1. Establishment of a six-member Judicial Appointments Commission (JAC), who will provide recommendations to the President on the appointment and transfer of judges.
2. The six members include the Chief Justice of India, Law and Justice Minister, two senior-most judges of the Supreme Court and two eminent persons.
3. The choice of these ’eminent persons’ will be left to the Prime Minister, Chief Justice of India and the Leader of Opposition Party or the leader of the largest party in Opposition.
4. These two eminent persons should belong to the Schedule Caste, Schedule Tribe, women or minority community, preferably by rotation and will have a tenure of three years.
5. The entire process under the JAC is to ensure transparency in judicial appointments and transfers.

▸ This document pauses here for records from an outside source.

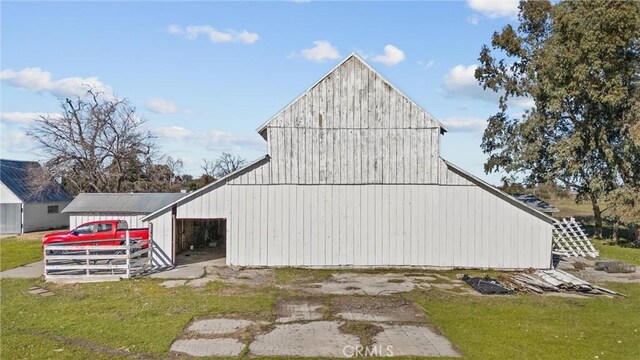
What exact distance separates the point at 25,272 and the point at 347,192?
475 inches

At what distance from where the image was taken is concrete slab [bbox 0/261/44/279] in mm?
16469

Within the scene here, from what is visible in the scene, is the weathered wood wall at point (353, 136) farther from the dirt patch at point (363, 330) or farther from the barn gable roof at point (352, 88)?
the dirt patch at point (363, 330)

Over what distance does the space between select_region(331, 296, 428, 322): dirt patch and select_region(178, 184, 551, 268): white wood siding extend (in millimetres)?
4938

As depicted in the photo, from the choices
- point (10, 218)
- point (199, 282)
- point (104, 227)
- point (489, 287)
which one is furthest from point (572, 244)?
point (10, 218)

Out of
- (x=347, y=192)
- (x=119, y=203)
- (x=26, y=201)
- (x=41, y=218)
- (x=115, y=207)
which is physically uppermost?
(x=347, y=192)

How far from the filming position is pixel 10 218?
33781mm

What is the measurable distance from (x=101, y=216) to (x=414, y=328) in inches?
729

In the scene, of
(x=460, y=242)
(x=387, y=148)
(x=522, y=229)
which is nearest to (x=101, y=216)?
(x=387, y=148)

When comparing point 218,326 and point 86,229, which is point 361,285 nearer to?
point 218,326

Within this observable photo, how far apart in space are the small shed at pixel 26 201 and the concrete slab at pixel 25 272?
700 inches

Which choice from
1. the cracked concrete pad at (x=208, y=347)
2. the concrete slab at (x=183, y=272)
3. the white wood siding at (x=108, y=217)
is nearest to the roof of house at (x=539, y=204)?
the concrete slab at (x=183, y=272)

The Bill addresses the concerns of corruption in judicial appointment head-on and reforms the institution of judiciary to a considerable extent. Although the bill seems crafted to perfection, another feature which should have been included in the appointments procedure is televising the whole process of selection of candidates for the post. This is a pratice followed in USA and was originally demanded by Justice Katju (http://justicekatju.blogspot.in/2014/07/my-proposal-regarding-national-judicial.html). This would have made the process more clear, open, fair and accountable. Also, other features could have been incorporated from the U.K. model. In U.K., the members of the Bar who are eligible for being appointed as a Judge of the High Court apply for judgeship through a public notification on the JAC’s website and newsletter. Shortlisted candidates are then invited for a selection day for a panel interview, role play, situational questioning and presentation.
All in all, there is no dearth of constructive and innovative features which can make the judicial appointments procedure transparent and inclusive. Reforms will continue to happen in the Indian democracy periodically to make it more inclusive, impartial, just and efficient and today’s passage of the bill has become yet another crucial milestone towards it. Jai Hind.